アンバサダーという立場において、自身の違和感を大切にしながら、多くの方と議論や対話をしていきたいからだ。
イワカン①「競争というパラダイム」で書かれた論ではないだろうか
『シン・ニホン』にはデータが随所に折り込まれ、日本の国際競争力の低下を嘆き、どうしたら勝てるのかが書かれている。その根底にあるのは「競争」の論理だ、とぼくは受け取った。
協調、共創などが強調される昨今において、「最新の技術とデータを駆使した『昭和』な発想」とも言えるのではないか。
イワカン②個人の幸福はどうなるのか
(『シン・ニホン』というタイトルにある通り、日本国はどうあるべきかという本なので、そもそも「個人の幸せはどうなるのか」という違和感自体が見当違いなのかもしれないが)「個人の幸せを社会的合意としているかどうか」は人口減少・成熟社会を生きる日本にとって向き合わなければいけない問いだと思う。①にも通ずるが、未来の日本人の幸せはどうなるのか。という「?」が回収し切れてなかったように思う。
イワカン③安宅さんが言うから、風の谷が正当化されるわけでも地方創生が正当化されるわけでもない
これは至極当然なのだが、自分に対して今一度しっかり伝えておきたい。
日本全国でまちづくりに取り組む方々が本当はそれぞれ少しずつ違う、揃える必要もない目的で活動をしていらっしゃると思う。しかし、本書のヒットと、コロナ禍を好機として、みんなが地方分散を、我が物顔で語るのは「嫌だな」と思う。きっと地方への機運は高まっていくだろうが、真にそれぞれの地で、当初思い描いた取り組みができると良い。その個性が、多様で先進的な地方社会、ひいては日本社会に繋がっていくのだろう。
対話ツールとしての『シン・ニホン』
いくつか、自分なりのイワカンを並べてみた。読む人によっては、このように感じなかったりするかもしれない。
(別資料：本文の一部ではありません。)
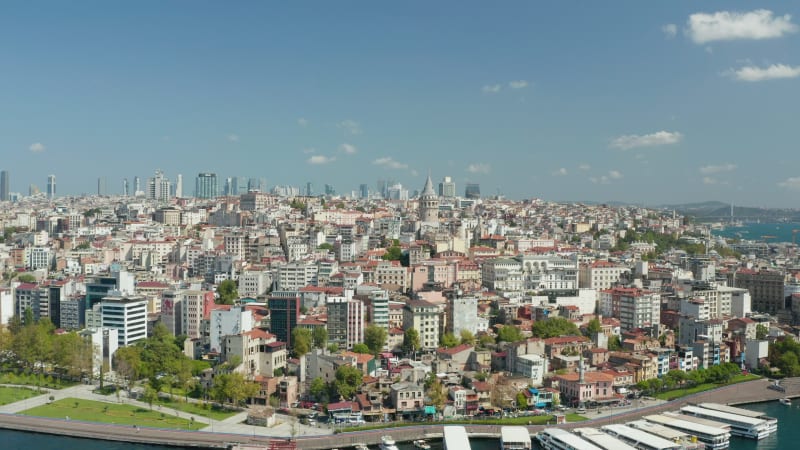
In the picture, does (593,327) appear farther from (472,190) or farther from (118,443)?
(472,190)

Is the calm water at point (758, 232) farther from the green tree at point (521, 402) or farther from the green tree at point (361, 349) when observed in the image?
the green tree at point (521, 402)

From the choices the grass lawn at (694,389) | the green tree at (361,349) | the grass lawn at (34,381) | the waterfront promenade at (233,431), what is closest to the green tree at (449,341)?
the green tree at (361,349)

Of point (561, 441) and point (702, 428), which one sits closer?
point (561, 441)

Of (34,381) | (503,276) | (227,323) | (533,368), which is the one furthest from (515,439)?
(503,276)

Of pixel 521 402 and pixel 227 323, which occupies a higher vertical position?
pixel 227 323

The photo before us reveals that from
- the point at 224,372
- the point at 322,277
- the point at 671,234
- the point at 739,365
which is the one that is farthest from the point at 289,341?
the point at 671,234

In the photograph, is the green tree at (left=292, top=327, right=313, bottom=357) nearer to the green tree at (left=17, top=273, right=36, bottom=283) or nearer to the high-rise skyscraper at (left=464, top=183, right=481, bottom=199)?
the green tree at (left=17, top=273, right=36, bottom=283)

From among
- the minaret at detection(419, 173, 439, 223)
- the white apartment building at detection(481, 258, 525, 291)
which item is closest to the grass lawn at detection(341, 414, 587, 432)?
the white apartment building at detection(481, 258, 525, 291)

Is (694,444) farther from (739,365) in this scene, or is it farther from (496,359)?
(739,365)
本書を大好きな上で、関係者の皆様にリスペクトを持った上で、あえて、あえて書かせていただいた。
ただ、あえて違和感を書いてみることで、自身の中で大切にしたいことの輪郭が少し明確になった気はする。
そういった意味で
・「(特にデジタル分野における)新しいもの・世の中の流れ」をちゃんと学びたい
・国家を語るような大きなスケール、ビジョンを自分の中に持ちたい→考えられるようになりたい
の2点は満たせたと感じる。
『シン・ニホン』は絶対的な答えが書かれた「聖書」ではない。一人ひとりがこれからの日本を構想するための素材がちりばめられた「対話のツール」だ。
だからアンバサダー養成講座では、ディスカッションだけでなくファシリテーション研修に重きが置かれているのだ。
これだけみっちり読み、仲間とも勉強した本だからこそ
イワカンをしっかり栞として挟み込み
何度でも読もうと思う。
元気をもらいたい時は最終章へ。そこには少年が待っている。